Et bien, malgré les deux années qui séparent ces deux sorties, il faut croire que TSO ne cherche pas à aller au-delà de ce qu’ils ont déjà prouvé.
Du coup, si vous possédiez déjà “Christmas Eve & other stories”, pas la peine de vous procurer The Christmas Attic, car il s’agit bien franchement de la même chose.

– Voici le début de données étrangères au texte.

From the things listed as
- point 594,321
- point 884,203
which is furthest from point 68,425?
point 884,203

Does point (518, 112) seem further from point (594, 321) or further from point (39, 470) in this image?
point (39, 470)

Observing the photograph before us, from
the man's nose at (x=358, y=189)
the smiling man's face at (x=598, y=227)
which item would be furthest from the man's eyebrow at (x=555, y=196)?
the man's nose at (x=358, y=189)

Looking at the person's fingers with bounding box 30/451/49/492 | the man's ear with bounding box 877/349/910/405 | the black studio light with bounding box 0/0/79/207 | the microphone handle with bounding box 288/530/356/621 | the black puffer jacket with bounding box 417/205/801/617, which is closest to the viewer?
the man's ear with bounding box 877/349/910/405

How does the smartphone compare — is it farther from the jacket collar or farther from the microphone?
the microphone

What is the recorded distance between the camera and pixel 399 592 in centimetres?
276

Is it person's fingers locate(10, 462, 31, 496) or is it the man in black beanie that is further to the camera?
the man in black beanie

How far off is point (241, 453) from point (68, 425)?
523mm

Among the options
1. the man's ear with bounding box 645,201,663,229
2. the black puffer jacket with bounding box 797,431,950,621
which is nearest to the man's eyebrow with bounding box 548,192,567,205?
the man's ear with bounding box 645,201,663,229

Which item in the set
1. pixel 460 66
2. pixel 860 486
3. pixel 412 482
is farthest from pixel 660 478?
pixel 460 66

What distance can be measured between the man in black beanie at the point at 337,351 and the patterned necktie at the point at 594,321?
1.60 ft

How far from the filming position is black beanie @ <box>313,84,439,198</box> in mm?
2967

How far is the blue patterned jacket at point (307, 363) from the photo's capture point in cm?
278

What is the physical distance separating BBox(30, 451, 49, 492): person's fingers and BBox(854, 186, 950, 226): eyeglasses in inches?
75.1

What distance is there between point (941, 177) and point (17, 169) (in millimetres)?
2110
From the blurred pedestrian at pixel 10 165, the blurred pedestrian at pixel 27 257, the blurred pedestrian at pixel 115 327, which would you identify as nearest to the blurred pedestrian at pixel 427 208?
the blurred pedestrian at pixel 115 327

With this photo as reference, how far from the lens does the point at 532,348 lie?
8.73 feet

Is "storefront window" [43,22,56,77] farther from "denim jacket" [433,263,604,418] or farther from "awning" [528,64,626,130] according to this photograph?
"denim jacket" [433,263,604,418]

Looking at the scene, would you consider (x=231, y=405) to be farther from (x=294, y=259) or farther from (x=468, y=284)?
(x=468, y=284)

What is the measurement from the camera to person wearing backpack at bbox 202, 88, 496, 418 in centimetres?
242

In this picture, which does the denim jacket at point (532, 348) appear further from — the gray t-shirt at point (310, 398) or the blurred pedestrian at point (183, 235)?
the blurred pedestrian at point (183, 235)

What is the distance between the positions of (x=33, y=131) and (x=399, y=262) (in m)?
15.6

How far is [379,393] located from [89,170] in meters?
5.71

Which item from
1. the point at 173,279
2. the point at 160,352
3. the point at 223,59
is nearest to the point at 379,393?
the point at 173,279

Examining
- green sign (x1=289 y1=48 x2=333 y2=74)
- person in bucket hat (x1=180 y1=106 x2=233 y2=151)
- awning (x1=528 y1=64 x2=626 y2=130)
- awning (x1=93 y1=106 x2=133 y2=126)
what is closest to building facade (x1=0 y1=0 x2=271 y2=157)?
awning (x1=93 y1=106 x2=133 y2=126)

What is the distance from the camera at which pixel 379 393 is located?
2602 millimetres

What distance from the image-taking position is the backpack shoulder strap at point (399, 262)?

Oui, TSO c’est du fort, du lourd, du métal accordé aux sons de superbes orchestres symphoniques (auxquels s’ajoutent les choeurs d’enfants? oui, ce sont vos éternelles ballades de Noël). Mais voilà, du coup, après deux ans, ils sortent une suite aussi bonne que le premier opus mais pas meilleure. Juste la même chose. Aucun renouveau, ils sont fidèles à ce qu’ils font de mieux.
Donc ce second album est à conseiller en combinaison avec le premier, car ils sont franchement équivalents.
Alors oui, The Ghosts of Christmas Eve introduit bien l’album avec des sons impressionnants, puis les mélodies s’accordent à merveille sur The March Of The Kings / Hark The Herald Angel ou encore la surprenante Appalachian Snowfall.
Mais bien franchement ce second album n’est qu’une pale copie du premier, moins l’extraordinaire titre Sarajevo 12/24 (Carol of the Bells). Donc finalement, je vous conseillerai de vous en reporter au premier album de TSO et d’en rester là, pour passer directement à Beethoven’s Last Night?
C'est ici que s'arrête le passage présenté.